- Exercise details: Count the lines in the rows below that contain the word "does", and give only the number.

[START OF Records provided]

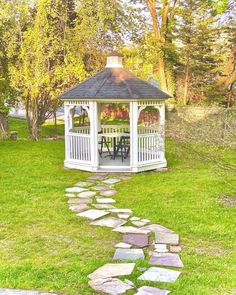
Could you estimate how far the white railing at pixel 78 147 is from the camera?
1022 cm

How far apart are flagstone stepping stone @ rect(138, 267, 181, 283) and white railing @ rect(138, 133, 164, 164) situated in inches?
234

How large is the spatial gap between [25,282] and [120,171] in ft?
20.2

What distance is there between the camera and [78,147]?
10469mm

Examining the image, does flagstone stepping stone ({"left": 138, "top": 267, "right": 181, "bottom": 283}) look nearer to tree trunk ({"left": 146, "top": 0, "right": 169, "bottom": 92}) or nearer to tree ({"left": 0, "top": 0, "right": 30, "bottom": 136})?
tree ({"left": 0, "top": 0, "right": 30, "bottom": 136})

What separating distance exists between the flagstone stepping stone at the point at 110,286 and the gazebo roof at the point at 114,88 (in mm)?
6242

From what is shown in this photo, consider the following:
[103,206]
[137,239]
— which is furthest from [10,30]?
[137,239]

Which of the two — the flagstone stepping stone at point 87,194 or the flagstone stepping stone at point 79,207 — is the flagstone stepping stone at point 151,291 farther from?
the flagstone stepping stone at point 87,194

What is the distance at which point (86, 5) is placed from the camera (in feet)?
50.4

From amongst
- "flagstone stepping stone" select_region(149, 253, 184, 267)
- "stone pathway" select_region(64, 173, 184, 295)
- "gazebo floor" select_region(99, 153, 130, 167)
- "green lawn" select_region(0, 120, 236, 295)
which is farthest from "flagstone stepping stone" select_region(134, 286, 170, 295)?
"gazebo floor" select_region(99, 153, 130, 167)

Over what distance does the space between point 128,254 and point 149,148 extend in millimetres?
5800

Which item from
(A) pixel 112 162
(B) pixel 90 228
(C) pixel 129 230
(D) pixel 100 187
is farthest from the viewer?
(A) pixel 112 162

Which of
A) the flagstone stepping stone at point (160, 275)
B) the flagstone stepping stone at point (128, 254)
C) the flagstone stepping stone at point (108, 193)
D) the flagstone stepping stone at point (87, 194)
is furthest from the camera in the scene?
the flagstone stepping stone at point (108, 193)

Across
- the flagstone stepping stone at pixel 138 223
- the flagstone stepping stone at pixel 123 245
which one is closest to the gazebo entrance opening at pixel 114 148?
the flagstone stepping stone at pixel 138 223

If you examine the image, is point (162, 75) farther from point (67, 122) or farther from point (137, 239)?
point (137, 239)
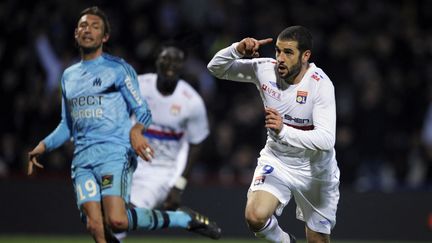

[END OF Records provided]

- Reply to the exercise: 2